PSSM are commonly used to encode the binding motifs of transcription factors, and this information is collected in databases like Jaspar. Then tools like MEME can be used to identify the binding sites of transcription factors in the genome.

PSSMs are also used in a variant of Blast called PSI-BLAST. Basically PSI-BLAST performs a round of Blast, then construct at PSSM from a MSA of the best hits, then use this PSSM to iterativelly search the same database, refining the PSSM each cycle with the best hits. This approach results in improved sensitivity.
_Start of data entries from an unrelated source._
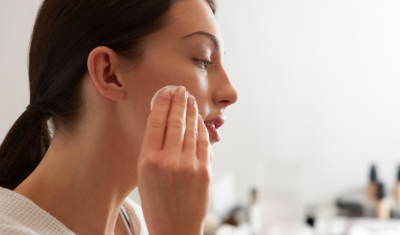 Woman Applying Toner to Face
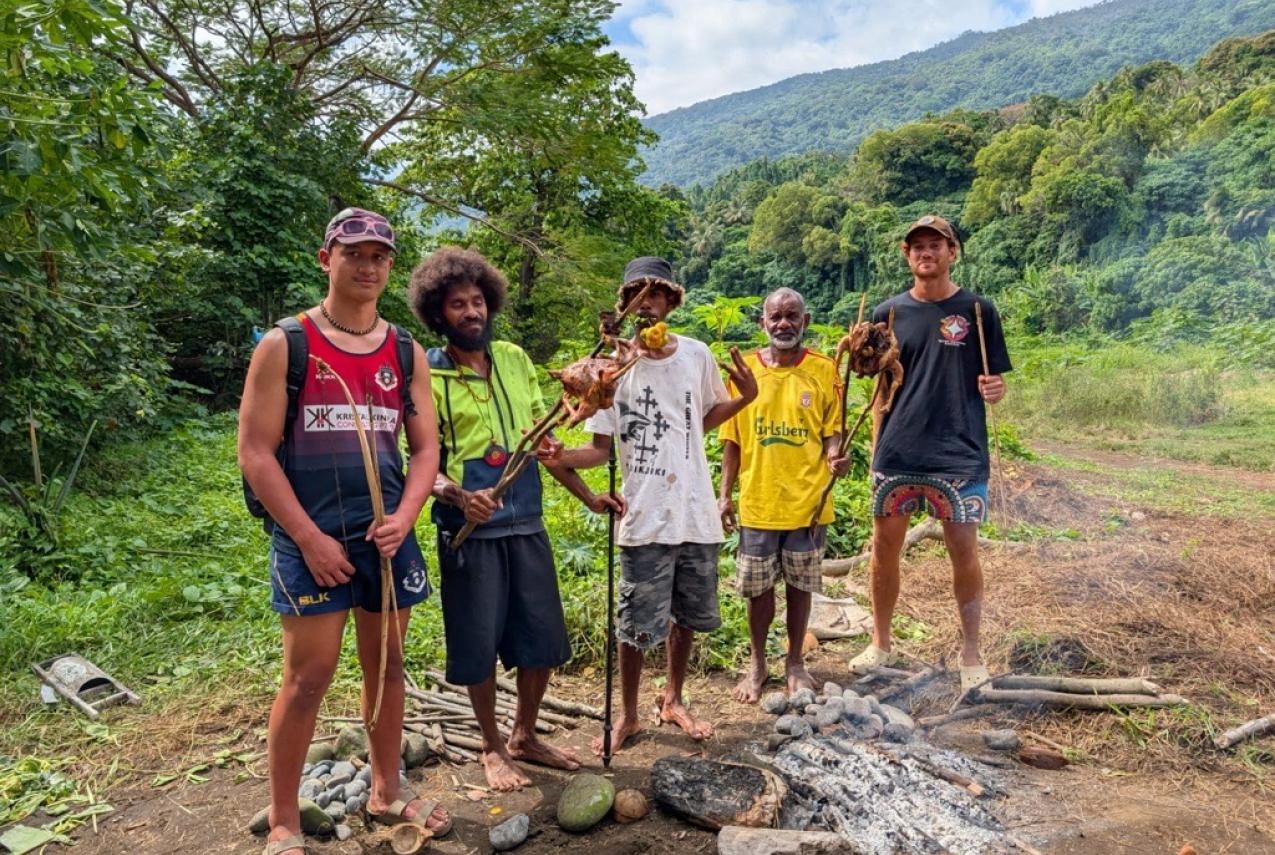 Five Indigenous young people standing around a small fire holding sticks with meat while surrounded by greenery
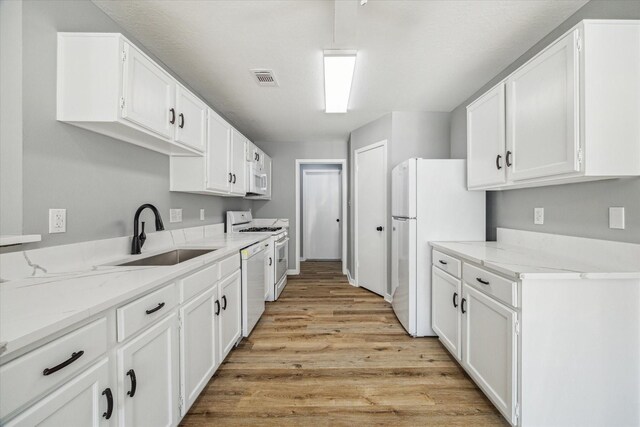 16739 Sky Blue Ln, Houston, TX 77095 - kitchen with a sink, white appliances, light wood-type flooring, and white cabinets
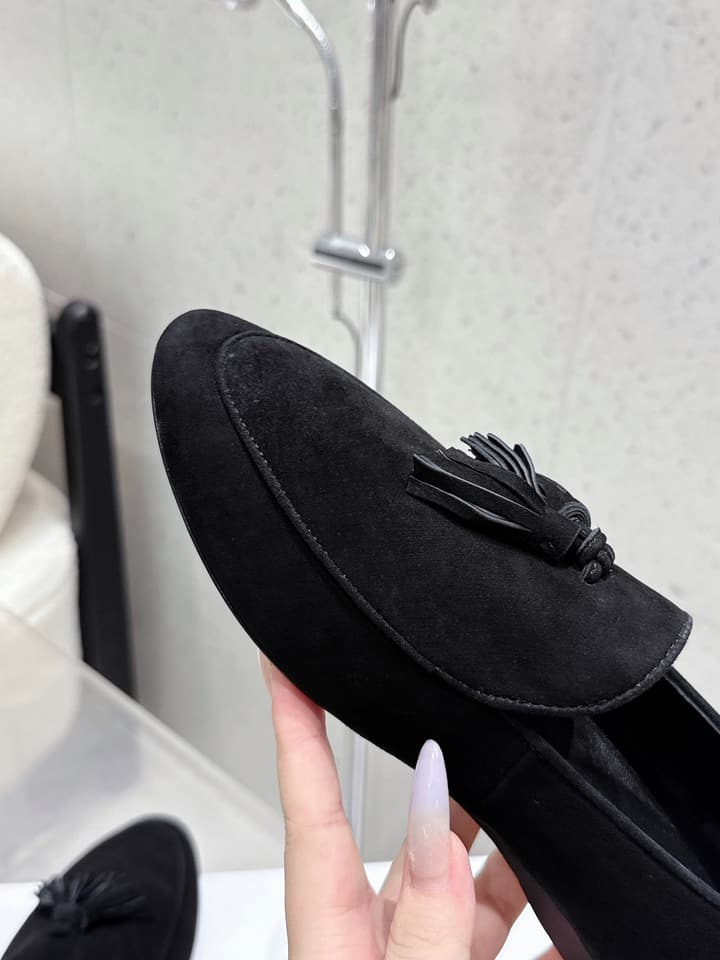 The Row Tassel Loafers in Black Suede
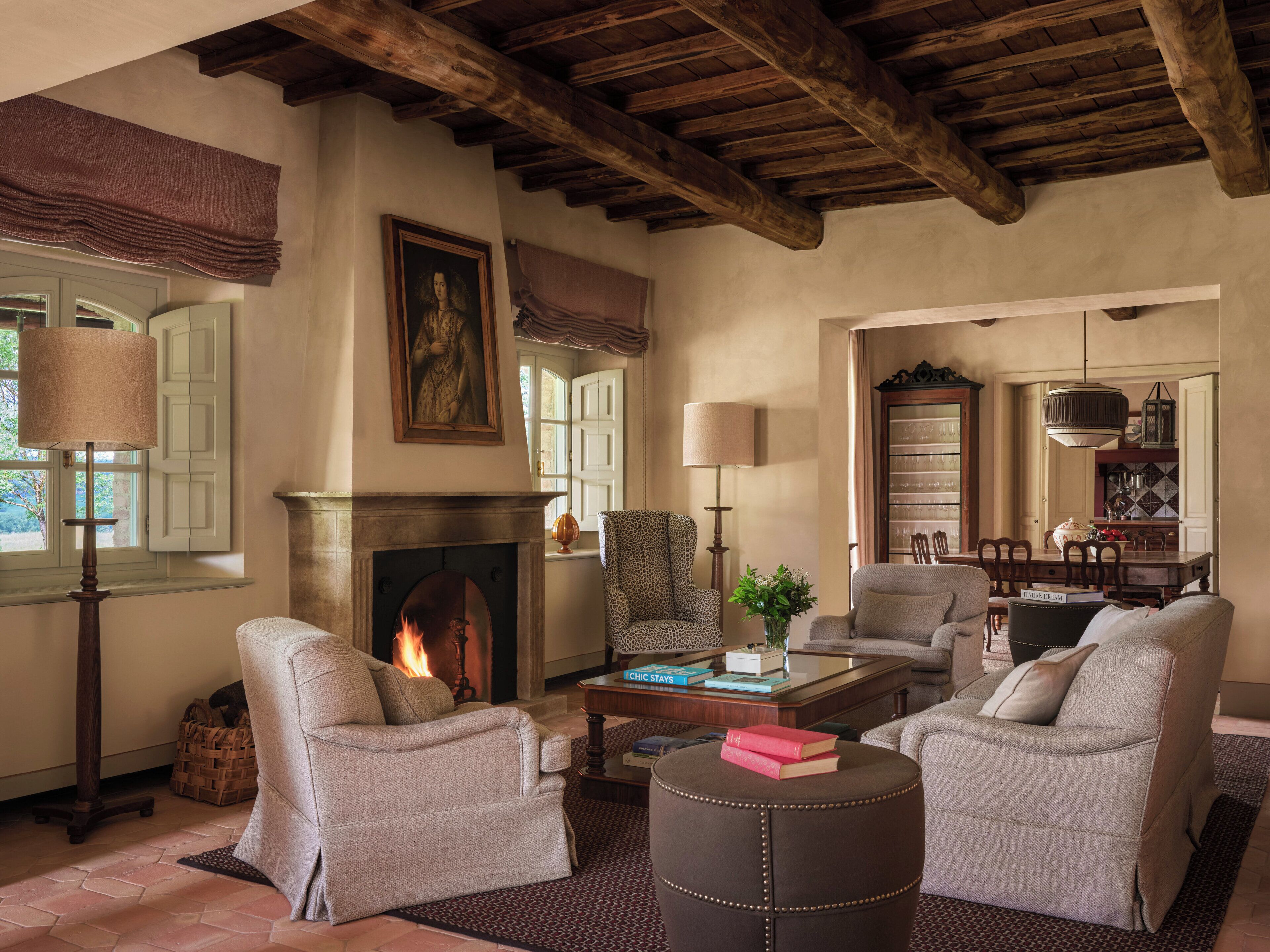 A cozy living room with a fireplace, comfortable seating, and a dining area.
A similar approach is followed in the Pfam database. In Pfam MSAs containing the domain of interest are manually curated (also known as seed alignments). These alignments are used to train a Hidden Markov Model (HMM) that learns how to recognize the same domain in other sequences. With this HMM, we can identify all sequences in a database containing that particular domain. HMM models are learned using the software HMMER.

2.7 Phylogenetics

Biological sequences with a commoen evolutionary origin are called homologs. Homolog sequences found in different species are called orthologs. Homologs within the same species (i.e. originated by e.g. a gene duplication event) are called paralogs. Because of the shared ancestry homologs share similarity at the sequence level. The closer homologs, i.e. the less time has passed since the two sequences diverged, the more similar the two sequences will be. Therefore, sequence similarity is often used as evidence for homology, i.e. common ancestry. Here we do not get into the problem of phylogenies but a good starting point is the classic Molecular evolution and phylogenetics by M. Nei, creator of the popular Neighbor-Joining method for tree reconstruction.